Publié par daftworld sur 14 Novembre 2015, 18:00pm

Inter­view – Nico­las Godin, de Air : « Nous ne sommes pas jaloux du succès des Daft Punk… »

« Je suis heureux pour eux »

A 45 ans, la star de la French touch pop-élec­tro prend le large sans Air avec un album solo qui mêle Bach à la bossa nova et au rock expé­ri­men­tal. Visite dans le studio des Sexy Boys.

Après le duo futu­riste, tu as opté pour une plon­gée en soli­taire dans le clas­sique ?

Oui, mais il faut dire que j’ai appris la musique seul en regar­dant la télé : James Bond, Amica­le­ment vôtre… C’est la raison pour laquelle je ne suis pas un excellent musi­cien. Mais bon, plein de bons musi­ciens ne font pas de bons disques.

 

Reprendre des airs de Jean-Sébas­tien Bach te fait un point commun avec, au choix: Maurane ou Sexion d’As­saut?

Je dirais Sexion d’As­saut, parce que je n’ai pas aimé le Prélude de Maurane.

 

Qu’y a-t-il de baroque dans ta vie?

Je suis versaillais, donc : Lully, le clave­cin… J’en ai joué sur le disque, j’adore ! Mais le monde du baroque est très obtus, je me suis fait envoyer chier partout.

 

Obtus et pas très propre, car on ne se lavait pas beau­coup, à cette époque…

Oui, il y avait même des valets de pisse, les femmes faisaient ça derrière les rideaux. Mon copain Sébas­tien Tellier soutient qu’on se doit d’ho­no­rer une répu­ta­tion de Français un peu crado.

 

C’est comme ça que tu élèves tes enfants ?

Non ! J’ai un fils et une fille qui ont 14 et 16 ans, et je ne sais pas ce que j’ai fait au bon dieu, mais ça se passe très bien. Ils se chamaillent tout le temps. S’ils faisaient un duo, ce serait sans doute du punk.

 

Ta femme est bassiste. Vous parlez de quoi au petit déjeu­ner?

A un moment, on s’est mis à discu­ter de marque d’am­plis, je me suis dit : là, je suis au top, je pour­rais jamais trou­ver mieux. (Rires) En géné­ral, les nanas sortent avec les musi­ciens en s’ima­gi­nant plein de trucs, alors qu’en fait, on est hyper chiants.

 

Tu as bien un petit grain de folie, quelque part ?
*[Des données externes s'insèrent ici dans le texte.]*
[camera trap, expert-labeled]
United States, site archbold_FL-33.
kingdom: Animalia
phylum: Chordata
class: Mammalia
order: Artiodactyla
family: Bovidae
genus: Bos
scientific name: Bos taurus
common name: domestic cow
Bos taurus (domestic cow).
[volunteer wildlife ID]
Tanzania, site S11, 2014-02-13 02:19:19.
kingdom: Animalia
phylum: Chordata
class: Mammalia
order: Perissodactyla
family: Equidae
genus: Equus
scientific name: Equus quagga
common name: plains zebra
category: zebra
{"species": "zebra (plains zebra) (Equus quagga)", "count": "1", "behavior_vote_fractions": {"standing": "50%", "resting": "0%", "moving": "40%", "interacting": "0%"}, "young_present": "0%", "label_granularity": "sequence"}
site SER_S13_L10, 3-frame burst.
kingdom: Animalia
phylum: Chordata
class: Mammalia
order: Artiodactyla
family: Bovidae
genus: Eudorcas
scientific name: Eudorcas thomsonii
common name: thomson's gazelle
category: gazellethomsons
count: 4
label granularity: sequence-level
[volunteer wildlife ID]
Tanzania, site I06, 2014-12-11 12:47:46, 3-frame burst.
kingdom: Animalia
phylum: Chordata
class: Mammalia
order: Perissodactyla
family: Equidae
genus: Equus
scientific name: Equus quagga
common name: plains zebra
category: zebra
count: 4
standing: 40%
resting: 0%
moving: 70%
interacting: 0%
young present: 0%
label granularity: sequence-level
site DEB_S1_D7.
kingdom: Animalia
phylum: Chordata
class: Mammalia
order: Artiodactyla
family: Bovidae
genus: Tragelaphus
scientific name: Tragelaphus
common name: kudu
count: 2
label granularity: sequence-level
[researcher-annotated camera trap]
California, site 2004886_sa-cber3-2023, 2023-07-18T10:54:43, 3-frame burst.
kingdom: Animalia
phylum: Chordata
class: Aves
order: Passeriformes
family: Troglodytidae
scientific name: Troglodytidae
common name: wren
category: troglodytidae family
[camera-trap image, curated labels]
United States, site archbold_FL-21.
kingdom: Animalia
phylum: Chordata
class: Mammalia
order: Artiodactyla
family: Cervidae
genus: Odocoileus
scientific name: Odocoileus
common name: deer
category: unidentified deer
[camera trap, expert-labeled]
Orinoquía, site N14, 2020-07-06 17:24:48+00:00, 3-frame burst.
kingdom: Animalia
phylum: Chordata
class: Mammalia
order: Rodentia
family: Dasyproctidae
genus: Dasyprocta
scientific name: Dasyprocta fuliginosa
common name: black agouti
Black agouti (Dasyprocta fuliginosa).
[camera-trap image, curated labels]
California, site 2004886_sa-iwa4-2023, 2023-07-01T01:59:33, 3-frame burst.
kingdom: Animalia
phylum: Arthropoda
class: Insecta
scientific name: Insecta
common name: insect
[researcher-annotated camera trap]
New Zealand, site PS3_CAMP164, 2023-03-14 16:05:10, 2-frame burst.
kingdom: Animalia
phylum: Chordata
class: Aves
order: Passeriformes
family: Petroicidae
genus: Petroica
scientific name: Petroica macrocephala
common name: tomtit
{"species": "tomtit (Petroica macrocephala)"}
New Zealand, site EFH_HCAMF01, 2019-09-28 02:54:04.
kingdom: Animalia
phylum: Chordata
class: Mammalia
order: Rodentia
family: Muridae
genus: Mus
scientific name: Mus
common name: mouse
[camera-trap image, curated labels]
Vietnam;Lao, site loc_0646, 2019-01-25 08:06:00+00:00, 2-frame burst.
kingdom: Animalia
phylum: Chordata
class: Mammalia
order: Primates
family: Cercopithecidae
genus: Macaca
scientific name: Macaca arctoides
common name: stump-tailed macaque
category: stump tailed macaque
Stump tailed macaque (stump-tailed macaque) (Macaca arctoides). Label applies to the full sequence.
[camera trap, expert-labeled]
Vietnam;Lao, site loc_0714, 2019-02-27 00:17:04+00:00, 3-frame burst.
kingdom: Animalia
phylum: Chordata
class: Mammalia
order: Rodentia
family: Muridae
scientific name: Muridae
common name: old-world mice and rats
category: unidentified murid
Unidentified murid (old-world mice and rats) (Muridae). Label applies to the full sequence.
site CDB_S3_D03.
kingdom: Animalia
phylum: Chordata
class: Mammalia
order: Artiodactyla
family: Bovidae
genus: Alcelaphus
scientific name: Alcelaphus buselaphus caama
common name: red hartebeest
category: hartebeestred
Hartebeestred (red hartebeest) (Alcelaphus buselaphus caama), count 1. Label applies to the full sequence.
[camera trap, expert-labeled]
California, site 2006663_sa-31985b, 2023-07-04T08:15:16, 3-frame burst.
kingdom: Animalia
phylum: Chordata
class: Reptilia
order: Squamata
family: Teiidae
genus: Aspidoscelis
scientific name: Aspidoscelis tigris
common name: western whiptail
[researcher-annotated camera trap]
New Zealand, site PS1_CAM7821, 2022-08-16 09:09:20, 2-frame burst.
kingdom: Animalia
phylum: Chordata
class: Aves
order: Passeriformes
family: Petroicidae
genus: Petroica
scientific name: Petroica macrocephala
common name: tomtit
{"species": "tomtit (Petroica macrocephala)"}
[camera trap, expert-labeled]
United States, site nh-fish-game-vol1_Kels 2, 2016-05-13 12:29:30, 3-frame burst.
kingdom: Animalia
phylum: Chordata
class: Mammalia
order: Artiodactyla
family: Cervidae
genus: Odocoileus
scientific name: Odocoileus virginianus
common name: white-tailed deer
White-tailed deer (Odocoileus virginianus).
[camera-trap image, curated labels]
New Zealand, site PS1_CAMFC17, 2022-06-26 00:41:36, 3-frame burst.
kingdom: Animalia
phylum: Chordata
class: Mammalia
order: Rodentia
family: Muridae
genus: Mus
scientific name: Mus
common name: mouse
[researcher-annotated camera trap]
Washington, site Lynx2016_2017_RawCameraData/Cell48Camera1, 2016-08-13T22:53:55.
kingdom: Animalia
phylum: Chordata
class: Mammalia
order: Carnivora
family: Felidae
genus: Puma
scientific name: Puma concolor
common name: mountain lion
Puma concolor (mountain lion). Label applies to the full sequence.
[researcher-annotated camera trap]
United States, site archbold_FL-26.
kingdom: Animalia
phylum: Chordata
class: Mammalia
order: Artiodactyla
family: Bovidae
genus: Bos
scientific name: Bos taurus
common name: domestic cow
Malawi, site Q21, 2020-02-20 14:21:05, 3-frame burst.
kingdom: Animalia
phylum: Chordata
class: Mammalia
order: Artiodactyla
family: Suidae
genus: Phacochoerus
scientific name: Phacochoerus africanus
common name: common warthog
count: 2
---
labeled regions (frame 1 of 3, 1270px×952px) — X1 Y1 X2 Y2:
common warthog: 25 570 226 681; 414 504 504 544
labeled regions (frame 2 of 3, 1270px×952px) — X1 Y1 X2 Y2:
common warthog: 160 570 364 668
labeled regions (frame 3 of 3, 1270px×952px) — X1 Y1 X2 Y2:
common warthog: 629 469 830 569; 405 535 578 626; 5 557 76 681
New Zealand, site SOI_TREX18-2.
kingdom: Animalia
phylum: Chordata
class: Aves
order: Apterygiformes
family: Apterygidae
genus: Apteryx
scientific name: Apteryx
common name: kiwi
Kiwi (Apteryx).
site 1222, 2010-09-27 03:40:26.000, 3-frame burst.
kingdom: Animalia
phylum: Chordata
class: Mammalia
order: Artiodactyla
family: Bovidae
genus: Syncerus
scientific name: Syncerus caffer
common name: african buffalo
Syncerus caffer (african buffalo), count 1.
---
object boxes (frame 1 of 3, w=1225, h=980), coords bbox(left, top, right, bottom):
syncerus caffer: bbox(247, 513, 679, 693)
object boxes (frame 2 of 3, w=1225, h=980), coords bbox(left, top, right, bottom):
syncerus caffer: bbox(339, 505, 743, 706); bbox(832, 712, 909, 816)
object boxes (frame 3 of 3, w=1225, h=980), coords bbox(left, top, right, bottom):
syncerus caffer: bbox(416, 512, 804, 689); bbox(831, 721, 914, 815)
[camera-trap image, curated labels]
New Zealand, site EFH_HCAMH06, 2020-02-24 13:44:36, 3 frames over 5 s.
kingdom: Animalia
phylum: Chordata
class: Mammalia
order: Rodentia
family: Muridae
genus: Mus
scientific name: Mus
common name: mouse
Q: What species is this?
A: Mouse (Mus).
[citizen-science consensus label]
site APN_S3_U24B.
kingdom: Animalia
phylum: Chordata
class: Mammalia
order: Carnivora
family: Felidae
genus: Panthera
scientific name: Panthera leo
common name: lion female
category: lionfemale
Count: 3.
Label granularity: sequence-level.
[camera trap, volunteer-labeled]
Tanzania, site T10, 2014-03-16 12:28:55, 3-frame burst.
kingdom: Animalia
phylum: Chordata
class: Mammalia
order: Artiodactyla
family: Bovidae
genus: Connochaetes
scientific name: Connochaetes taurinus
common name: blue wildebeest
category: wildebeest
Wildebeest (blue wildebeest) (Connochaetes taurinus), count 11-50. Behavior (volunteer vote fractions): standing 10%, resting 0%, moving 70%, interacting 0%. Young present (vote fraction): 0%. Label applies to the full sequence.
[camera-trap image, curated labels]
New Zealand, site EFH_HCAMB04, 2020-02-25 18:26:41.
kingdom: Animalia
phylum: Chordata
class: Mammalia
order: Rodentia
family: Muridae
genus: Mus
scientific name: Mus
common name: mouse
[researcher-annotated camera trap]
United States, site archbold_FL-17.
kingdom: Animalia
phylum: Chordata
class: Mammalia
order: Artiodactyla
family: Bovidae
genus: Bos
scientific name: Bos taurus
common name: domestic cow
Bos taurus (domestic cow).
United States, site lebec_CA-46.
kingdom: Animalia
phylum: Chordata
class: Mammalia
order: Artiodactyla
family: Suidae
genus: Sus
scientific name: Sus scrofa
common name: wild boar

Moi, j’ai surtout l’im­pres­sion d’être un vrai papy. Edouard Baer, qui a toujours eu une voix de vieux, a dit à 40 ans : « J’ai enfin le physique de ma voix ! » Moi, je peux dire : « J’ai enfin le physique de mes fringues. »

 

Tu préfères avoir été fait cheva­lier des Arts et Lettres ou avoir passé des soirées avec David Bowie?

Bowie, sans hési­ta­tion. Je m’en souviens parfai­te­ment. C’était en 2007, avant un concert au Madi­son Square Garden. J’étais en train de stres­ser dans ma loge quand il a débarqué, super classe, plein d’hu­mour et de cynisme. J’étais si impres­sionné que je suis resté comme un con devant lui.

 

Et face aux Daft Punk, ça se passe comment ?

On a commencé ensemble, donc ça crée des liens. On ne se perd pas de vue.

 

Pas trop jaloux de leur succès ?

Non, je suis heureux pour eux. En fait, leur secret pour durer, c’est qu’ils ne font pas de tour­nées. Tous les soirs, tu joues les mêmes morceaux, et la jour­née, tu attends. A force, ça use.

 

Un autre artiste mondial, c’est Jean-Michel Jarre. Tu comprends le bashing dont il est victime?

Je pense que nul n’est prophète en son pays. Mais, en voya­geant, je me suis rendu compte que des tas de musi­ciens et de produc­teurs anglais et améri­cains le consi­dèrent comme l’un des person­nages clés de l’his­toire de la musique pop. C’est notre problème en France : on aime les artistes maudits.

 

Comme lui, tu ferais de la chirur­gie esthé­tique?

Je ne veux pas provoquer de chan­ge­ment sur ma nature, je crois au karma !

 

Et tu n’as pas un cheveu blanc. C’est quoi ton secret ?

C’est mon côté rouquin. Je jubile parce qu’on s’est telle­ment foutu de ma gueule quand j’étais plus jeune ! Il y a une stig­ma­ti­sa­tion des roux vrai­ment très, très dure à vivre. A l’école, c’était un enfer. J’ai vécu la soli­tude du roux, car je suis le seul dans ma famille. Heureu­se­ment, en Ecosse, je me sens bien.

 

Un film avec du Bach, c’est Shame avec Michael Fass­ben­der. La sex-addic­tion, ça te parle ?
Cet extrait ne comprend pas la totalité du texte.